Experts from the University of Waterloo are available to speak about COP23, the United Nations climate change conference, where leaders from around the world are meeting to discuss ways to implement the Paris Agreement. The summit is taking place this week in Bonn.
Sarah Burch — Department of Geography and Environmental Management
Sarah Burch is a professor in Waterloo’s Faculty of Environment. She is Canada Research Chair in Sustainability Governance and Innovation. Her areas of expertise include climate change adaptation and mitigation in cities, subnational climate change policy, sustainability transitions and decarbonization.
“As Canada reiterates its commitment to deep decarbonization, it’s crucial to find creative, equitable, and inclusive pathways to a sustainable future. While global in focus, international climate change negotiations increasingly draw our attention to exciting opportunities for synergies between greenhouse gas reduction and climate change adaptation at the subnational level — in neighbourhoods, cities, and regions.”
- Sarah Burch
Neil Craik — School of Environment, Enterprise and Development
Neil Craik is an associate professor in Waterloo’s Faculty of Environment. His expertise is in international climate law, with a focus on climate geoengineering governance and the use of carbon budgets as a regulatory approach.
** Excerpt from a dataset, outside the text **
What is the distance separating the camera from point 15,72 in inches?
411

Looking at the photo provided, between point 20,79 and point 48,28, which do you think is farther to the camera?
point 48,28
“It is becoming increasing clear that as international community struggles to meet the two-degree goal, the issue of climate geoengineering can no longer be treated as peripheral — Canada needs a national research strategy as part of its broader approach to climate change.”
- Neil Craik
Jason Thistlethwaite — School of Environment, Enterprise and Development
Jason Thistlethwaite is an assistant professor in Waterloo’s Faculty of Environment. His research focuses on climate change risk management and innovative strategies designed to reduce the economic impacts of extreme weather. He explores the role of insurance and government risk-transfer in promoting climate change adaptation and reducing economic vulnerability.
“The Conference of the Parties needs to prioritize climate change loss and damage since the know the costs will threaten global economic growth for generations to come. Unlike the battle over who is responsible for mitigating emissions, the solutions for managing climate loss and damage are widely known and are already being implemented.”